MCP servers

Tavora agents can call tools exposed by any Model Context Protocol (MCP) server the workspace has registered. Inside an execute_js block the agent writes code like:

var list = require('tasklist-example').create_task_list({ name: 'Europe trip' });
var added = 0;
var cities = ['Berlin', 'Munich', 'Hamburg', 'Cologne'];
for (var i = 0; i < cities.length; i++) {
  require('tasklist-example').add_task({
    list_id: list.content.id,
    title: 'Visit ' + cities[i]
  });
  added++;
}
return added + ' tasks added';

One execute_js turn can make as many MCP calls as the plan needs. The SDK-side workflow to make that work is three steps:

Register — store the URL, transport, and auth for the server.
Test — dial the server, capture its tool schemas, and materialise a governed skill row.
(Optional) Bind — pin specific MCP skills to an agent version via skills_json.

1. Register

server, err := client.CreateMCPServer(ctx, tavora.CreateMCPServerInput{
    Name:       "tasklist-example",
    URL:        "https://example.com/mcp",
    Transport:  "streamable_http", // or "sse"
    AuthConfig: json.RawMessage(`{"type":"bearer","token":"` + secret + `"}`),
})

Transports: streamable_http (recommended) or sse. Auth shapes:

Type	JSON
Bearer token	`{"type":"bearer","token":"..."}`
Custom header	`{"type":"header","name":"X-Foo","value":"..."}`

The server on your side must validate the same secret on every incoming request — see examples/tasklist/internal/web/mcp.go for a reference bearer-gate middleware.

2. Test

result, err := client.TestMCPServer(ctx, server.ID)
// result.Tools        → []MCPToolSchema captured from tools/list
// result.Drift        → diff vs the prior snapshot (added/removed/changed)
// result.IsFirstTest  → true if this is the initial capture
// result.Skill        → the materialised skill row

TestMCPServer does three things atomically on the backend:

Dials the MCP server using the registered auth.
Calls tools/list and captures every advertised tool’s name, description, and input schema.
Upserts a type='mcp' skill row linked to the server, storing the captured tools under parameters.tools with a tested_at timestamp.

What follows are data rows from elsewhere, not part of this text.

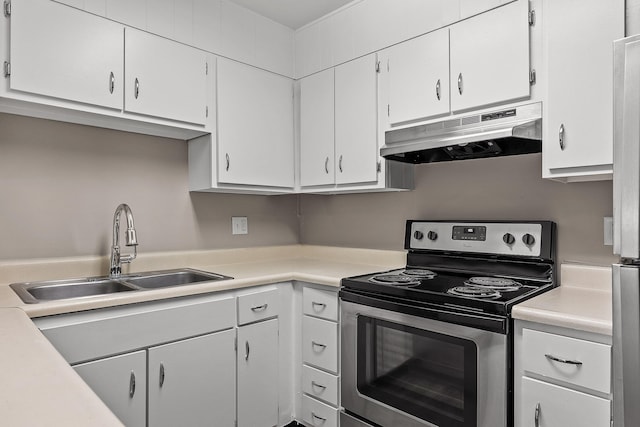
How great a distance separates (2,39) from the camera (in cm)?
159

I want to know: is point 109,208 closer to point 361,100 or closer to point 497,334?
point 361,100

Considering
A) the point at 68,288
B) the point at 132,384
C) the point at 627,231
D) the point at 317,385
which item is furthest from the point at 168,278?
the point at 627,231

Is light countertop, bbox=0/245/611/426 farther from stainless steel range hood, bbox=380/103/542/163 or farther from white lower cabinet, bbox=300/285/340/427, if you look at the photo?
stainless steel range hood, bbox=380/103/542/163

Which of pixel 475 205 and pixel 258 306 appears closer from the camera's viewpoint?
pixel 258 306

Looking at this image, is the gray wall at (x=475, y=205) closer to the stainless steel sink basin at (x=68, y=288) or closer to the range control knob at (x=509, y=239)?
the range control knob at (x=509, y=239)

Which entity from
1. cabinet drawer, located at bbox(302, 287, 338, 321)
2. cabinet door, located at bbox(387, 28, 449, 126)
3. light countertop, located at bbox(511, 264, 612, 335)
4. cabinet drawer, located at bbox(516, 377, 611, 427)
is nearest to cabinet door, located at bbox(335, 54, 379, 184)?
cabinet door, located at bbox(387, 28, 449, 126)

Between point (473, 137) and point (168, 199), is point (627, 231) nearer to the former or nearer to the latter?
point (473, 137)

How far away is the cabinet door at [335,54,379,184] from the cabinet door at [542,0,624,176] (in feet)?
2.85

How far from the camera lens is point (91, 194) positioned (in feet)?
6.82

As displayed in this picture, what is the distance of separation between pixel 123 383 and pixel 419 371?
3.83 feet

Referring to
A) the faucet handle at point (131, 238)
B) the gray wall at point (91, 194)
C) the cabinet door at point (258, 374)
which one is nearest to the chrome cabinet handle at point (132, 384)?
Result: the cabinet door at point (258, 374)

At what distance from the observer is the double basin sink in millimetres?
1821

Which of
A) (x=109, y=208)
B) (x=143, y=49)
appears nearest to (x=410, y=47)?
(x=143, y=49)

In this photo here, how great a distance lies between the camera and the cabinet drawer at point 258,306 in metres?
1.97
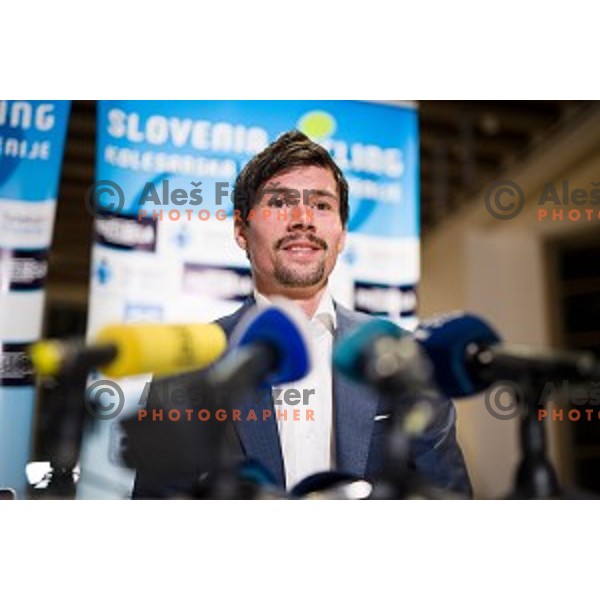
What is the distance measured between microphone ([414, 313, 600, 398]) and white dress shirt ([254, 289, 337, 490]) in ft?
0.69

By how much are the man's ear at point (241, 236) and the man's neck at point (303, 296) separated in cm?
11

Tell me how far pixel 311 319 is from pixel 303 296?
0.20 feet

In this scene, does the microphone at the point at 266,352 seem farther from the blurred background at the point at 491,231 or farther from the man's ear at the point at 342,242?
the blurred background at the point at 491,231

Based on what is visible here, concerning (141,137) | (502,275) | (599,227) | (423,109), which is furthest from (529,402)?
(141,137)

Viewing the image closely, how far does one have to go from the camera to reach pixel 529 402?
1.59 meters

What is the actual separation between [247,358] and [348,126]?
748 millimetres

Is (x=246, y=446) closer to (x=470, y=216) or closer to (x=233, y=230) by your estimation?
(x=233, y=230)

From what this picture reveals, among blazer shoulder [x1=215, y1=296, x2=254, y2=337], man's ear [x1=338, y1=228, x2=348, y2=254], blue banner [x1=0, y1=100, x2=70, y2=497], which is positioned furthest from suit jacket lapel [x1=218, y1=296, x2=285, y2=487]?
blue banner [x1=0, y1=100, x2=70, y2=497]

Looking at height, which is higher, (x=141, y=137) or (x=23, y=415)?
(x=141, y=137)

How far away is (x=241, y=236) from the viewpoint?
1.99 meters

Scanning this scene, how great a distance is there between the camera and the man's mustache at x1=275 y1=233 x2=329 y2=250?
197 centimetres

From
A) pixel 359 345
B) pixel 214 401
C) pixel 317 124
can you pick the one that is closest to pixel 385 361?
pixel 359 345

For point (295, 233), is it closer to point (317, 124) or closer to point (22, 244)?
point (317, 124)

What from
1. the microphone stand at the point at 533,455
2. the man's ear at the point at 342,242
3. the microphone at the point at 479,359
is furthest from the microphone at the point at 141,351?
the microphone stand at the point at 533,455
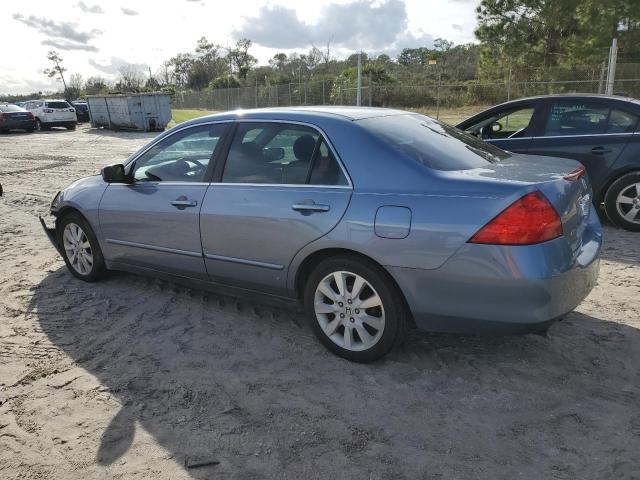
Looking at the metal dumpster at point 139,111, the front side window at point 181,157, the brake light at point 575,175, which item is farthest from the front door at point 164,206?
the metal dumpster at point 139,111

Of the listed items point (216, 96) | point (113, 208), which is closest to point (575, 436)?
point (113, 208)

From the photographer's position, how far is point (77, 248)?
5016mm

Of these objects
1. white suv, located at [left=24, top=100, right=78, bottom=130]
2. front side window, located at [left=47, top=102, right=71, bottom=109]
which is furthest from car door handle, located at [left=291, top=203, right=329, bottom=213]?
front side window, located at [left=47, top=102, right=71, bottom=109]

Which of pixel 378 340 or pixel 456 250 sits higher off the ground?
pixel 456 250

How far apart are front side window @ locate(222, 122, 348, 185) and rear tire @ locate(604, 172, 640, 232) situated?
4357 mm

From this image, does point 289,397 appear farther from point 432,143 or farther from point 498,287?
point 432,143

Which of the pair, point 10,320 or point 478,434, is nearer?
point 478,434

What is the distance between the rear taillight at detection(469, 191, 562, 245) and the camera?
110 inches

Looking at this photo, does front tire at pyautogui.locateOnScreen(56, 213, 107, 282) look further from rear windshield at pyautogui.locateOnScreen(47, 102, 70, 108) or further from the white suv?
rear windshield at pyautogui.locateOnScreen(47, 102, 70, 108)

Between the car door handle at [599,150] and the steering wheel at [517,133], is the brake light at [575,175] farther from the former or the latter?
the steering wheel at [517,133]

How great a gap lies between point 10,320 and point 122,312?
85 cm

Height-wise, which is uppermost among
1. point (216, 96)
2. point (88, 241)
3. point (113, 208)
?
point (113, 208)

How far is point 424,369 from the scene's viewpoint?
3.32 metres

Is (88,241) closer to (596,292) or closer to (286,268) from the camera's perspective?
(286,268)
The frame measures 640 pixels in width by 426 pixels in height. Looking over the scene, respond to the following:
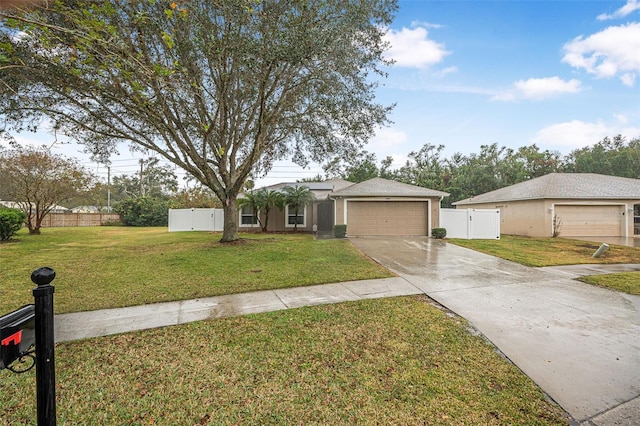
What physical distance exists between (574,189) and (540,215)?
2525 millimetres

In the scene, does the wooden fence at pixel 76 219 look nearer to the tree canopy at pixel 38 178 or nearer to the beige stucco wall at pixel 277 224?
the tree canopy at pixel 38 178

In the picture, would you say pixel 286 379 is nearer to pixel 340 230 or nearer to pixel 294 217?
pixel 340 230

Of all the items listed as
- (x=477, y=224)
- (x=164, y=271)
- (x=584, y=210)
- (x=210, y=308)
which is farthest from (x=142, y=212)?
(x=584, y=210)

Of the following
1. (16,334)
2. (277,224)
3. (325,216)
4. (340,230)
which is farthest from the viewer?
(325,216)

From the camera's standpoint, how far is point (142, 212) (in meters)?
27.0

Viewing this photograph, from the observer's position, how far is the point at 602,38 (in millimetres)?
10055

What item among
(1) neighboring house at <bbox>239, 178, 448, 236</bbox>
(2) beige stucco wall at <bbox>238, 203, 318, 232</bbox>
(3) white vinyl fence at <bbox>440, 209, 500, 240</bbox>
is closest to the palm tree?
(2) beige stucco wall at <bbox>238, 203, 318, 232</bbox>

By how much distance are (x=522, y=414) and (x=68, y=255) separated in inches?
465

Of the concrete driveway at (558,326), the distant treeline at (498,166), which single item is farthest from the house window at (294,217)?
the concrete driveway at (558,326)

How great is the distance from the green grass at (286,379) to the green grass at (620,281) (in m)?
4.60

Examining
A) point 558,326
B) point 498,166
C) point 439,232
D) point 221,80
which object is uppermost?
point 498,166

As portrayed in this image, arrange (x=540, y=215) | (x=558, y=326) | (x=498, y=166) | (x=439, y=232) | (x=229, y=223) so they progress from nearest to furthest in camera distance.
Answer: (x=558, y=326) → (x=229, y=223) → (x=439, y=232) → (x=540, y=215) → (x=498, y=166)

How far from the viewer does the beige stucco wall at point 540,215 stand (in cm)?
1562

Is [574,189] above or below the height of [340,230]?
above
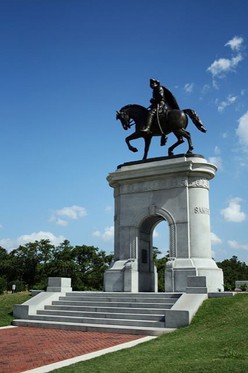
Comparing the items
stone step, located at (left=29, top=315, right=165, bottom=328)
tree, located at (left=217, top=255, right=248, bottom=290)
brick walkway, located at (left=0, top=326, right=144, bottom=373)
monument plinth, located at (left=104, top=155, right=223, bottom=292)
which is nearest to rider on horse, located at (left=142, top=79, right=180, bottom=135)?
monument plinth, located at (left=104, top=155, right=223, bottom=292)

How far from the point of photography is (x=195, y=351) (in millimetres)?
9164

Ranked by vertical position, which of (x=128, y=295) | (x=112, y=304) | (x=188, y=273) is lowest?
(x=112, y=304)

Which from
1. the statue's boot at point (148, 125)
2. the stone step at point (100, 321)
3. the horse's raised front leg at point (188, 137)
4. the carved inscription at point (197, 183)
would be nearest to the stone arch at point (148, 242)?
the carved inscription at point (197, 183)

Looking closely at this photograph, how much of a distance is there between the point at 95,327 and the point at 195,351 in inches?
207

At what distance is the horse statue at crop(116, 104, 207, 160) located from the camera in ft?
68.4

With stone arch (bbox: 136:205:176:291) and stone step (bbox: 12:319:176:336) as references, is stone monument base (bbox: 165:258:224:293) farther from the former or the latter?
stone step (bbox: 12:319:176:336)

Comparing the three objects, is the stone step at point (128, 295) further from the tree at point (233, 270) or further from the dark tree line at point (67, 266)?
the tree at point (233, 270)

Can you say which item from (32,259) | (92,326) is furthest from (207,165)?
(32,259)

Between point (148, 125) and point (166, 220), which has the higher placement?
point (148, 125)

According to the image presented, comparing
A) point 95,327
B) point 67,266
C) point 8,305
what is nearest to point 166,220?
point 95,327

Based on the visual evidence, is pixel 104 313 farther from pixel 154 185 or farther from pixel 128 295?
pixel 154 185

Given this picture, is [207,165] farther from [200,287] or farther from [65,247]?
[65,247]

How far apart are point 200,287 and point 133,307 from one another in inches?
106

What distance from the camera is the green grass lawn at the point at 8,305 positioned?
1639 cm
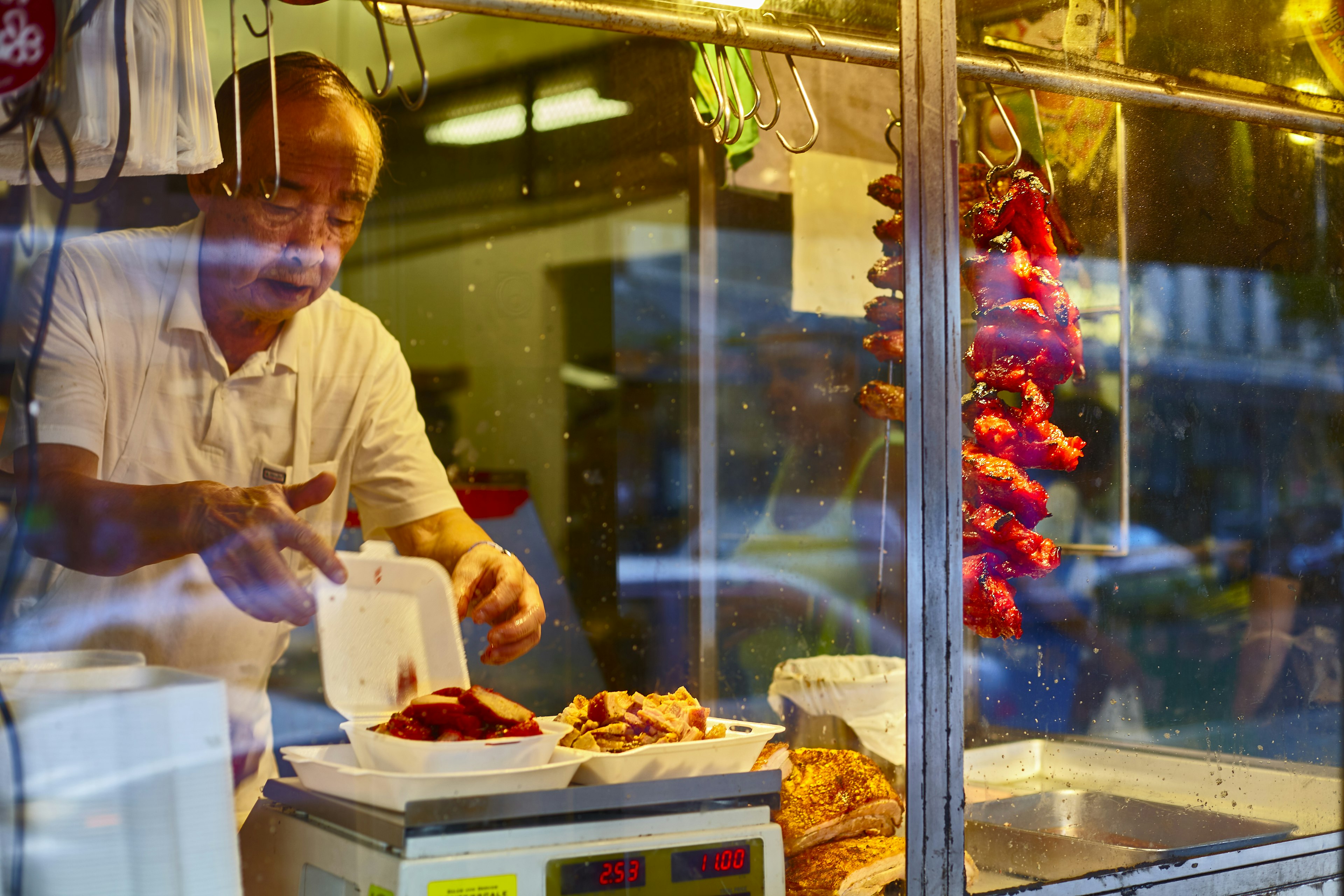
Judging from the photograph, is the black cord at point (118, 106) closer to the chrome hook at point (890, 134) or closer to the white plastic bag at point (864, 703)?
→ the chrome hook at point (890, 134)

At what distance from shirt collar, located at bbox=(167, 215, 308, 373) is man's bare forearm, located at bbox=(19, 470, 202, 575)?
232 mm

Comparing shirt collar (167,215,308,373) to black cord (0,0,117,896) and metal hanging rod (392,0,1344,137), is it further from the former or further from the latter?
metal hanging rod (392,0,1344,137)

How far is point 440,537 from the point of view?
1.86 meters

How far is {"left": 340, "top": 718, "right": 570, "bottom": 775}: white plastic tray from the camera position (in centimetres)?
127

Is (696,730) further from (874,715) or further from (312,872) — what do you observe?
(874,715)

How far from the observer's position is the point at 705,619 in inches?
120

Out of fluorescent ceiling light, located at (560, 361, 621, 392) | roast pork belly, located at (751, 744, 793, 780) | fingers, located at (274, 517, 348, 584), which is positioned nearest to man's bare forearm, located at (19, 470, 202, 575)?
fingers, located at (274, 517, 348, 584)

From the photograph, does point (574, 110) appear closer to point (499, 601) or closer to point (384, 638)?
point (499, 601)

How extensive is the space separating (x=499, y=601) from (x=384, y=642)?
0.27 m

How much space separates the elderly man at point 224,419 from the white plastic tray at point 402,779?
0.08m

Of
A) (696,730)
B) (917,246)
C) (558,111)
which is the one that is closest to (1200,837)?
(696,730)

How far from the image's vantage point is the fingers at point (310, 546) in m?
1.35

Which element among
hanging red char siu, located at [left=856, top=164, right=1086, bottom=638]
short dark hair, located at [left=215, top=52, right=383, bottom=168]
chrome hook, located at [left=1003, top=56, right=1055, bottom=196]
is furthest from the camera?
chrome hook, located at [left=1003, top=56, right=1055, bottom=196]

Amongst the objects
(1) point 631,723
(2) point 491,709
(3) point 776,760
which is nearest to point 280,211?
(2) point 491,709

If the dial or list fails, TestMCPServer returns an error and no skill row is created or modified — broken MCP servers surface here rather than mid-run.

Drift detection

Re-running TestMCPServer against a server with an existing snapshot returns a Drift struct listing what changed:

if !result.IsFirstTest && result.Drift.HasDrift() {
    fmt.Printf("added: %v\n", result.Drift.Added)
    fmt.Printf("removed: %v\n", result.Drift.Removed)
    for _, c := range result.Drift.Changed {
        fmt.Printf("changed: %s (%s)\n", c.Name, c.What)
    }
}

Drift fields are by tool name; whitespace-only changes in input schemas don’t count as drift (the comparison is structural).

CLI equivalent

tavora mcp create --name tasklist-example --url https://... \
    --transport streamable_http
tavora mcp test SERVER_ID

3. Runtime behaviour

At every agent run, the runtime picks how each enabled MCP server reaches the sandbox:

Server state	Result
Tested, skill enabled	Sandbox pack built from stored schemas — no fresh `tools/list` handshake.
Tested, skill disabled	Server skipped (admin kill-switch).
Never tested	Fallback: dial + list at run time (backwards compat).
Server disabled	Always skipped regardless of skill state.

This is why Test is the recommended path: it pins the schemas an agent run sees, so changes upstream surface as drift on the next Test rather than silent behaviour shifts mid-production.

4. (Optional) Per-version binding

An agent version’s skills_json can pin which MCP servers that version uses. Non-empty skills_json filters — only bound MCP skills load. Empty skills_json loads every enabled MCP server on the workspace (legacy default-all, for backwards compat).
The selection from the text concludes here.